Evidence for Lipid-Induced Structural Rearrangements in the Human BK (Slo1) Channel Gating Ring

Abstract

Phosphoinositides, in particular, phosphatidylinositol 4,5-bisphosphate (PIP2), are known regulators of numerous ion channels and have been implicated in cellular processes such modulation of the actin cytoskeleton, cell migration and vesicle trafficking. Recently, it has been shown that PIP2 modulates BK channel activity through a direct interaction with its cytoplasmic domain (Vaithianathan et al., 2008). To understand the molecular nature of this modulation, we expressed and purified the region of the human BK channel C terminus (322IIE...ALK1005) corresponding to the Gating Ring (GR) apparatus, which includes the Regulators of K+ Conductance (RCK1 and RCK2) domains, and the RCK1-S6 linker.

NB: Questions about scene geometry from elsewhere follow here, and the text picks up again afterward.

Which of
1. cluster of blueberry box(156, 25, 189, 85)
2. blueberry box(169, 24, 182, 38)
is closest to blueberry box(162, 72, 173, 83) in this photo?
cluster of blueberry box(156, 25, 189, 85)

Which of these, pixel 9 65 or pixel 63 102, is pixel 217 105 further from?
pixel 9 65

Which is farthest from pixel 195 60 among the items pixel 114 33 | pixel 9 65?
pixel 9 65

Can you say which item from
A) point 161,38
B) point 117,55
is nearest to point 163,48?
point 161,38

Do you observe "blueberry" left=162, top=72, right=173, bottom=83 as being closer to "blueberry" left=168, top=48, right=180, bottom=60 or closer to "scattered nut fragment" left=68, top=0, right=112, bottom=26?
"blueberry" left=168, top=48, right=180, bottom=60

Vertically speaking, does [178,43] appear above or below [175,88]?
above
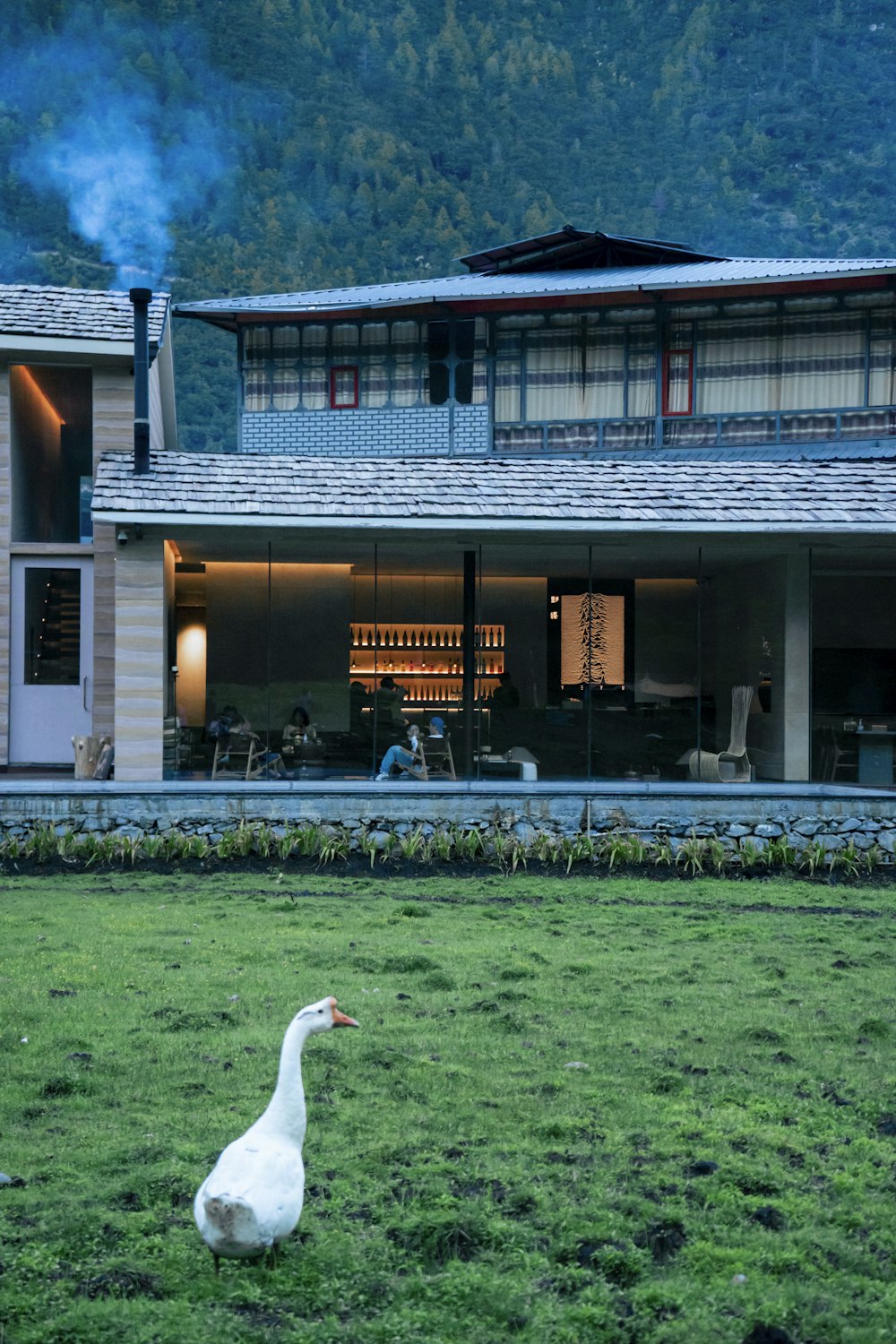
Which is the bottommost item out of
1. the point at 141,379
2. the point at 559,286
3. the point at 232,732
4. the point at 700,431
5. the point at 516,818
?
the point at 516,818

Using steady-state and time-resolved fluorescence spectroscopy, we have investigated the effects of the soluble PIP2 form (PIP2-diC4 and PIP2-diC8) on the conformational properties of GR in physiologically-relevant conditions. These lipids quenched the Tryptophan (Trp) fluorescence of GR in a dose-dependent and saturable fashion (Khalf = 21±0.88 μM; n = 2.3±0.094), suggesting PIP2-mediated conformational changes. PIP2 did not cause appreciable changes in the fluorescence intensity of a Trp analog (NATA, 5 μM). Similarly, a solution containing the purified RCK2 domain (665HDP...ALK1005) was largely insensitive to PIP2 up to 62 μM. The fluorescence lifetime of Trp residues was reduced by the addition of PIP2-diC8 (τavg from 2.3 ns to 1.5 ns, PIP2 62 μM), revealing the dynamic nature of PIP2 quenching of the Trp residues. Moreover, PIP2-diC8 significantly reduced the fluorescence intensity of GR complexed with ANS (8-Anilinonaphthalene-1-sulfonate), suggesting that the structural rearrangements caused by PIP2 may correlate with a decrease in the surface hydrophobicity of the GR. In summary, the BK GR appears to be sensitive to micromolar PIP2. The corresponding structural changes in this sensor may represent the elementary steps of the BK channel lipid modulation pathway.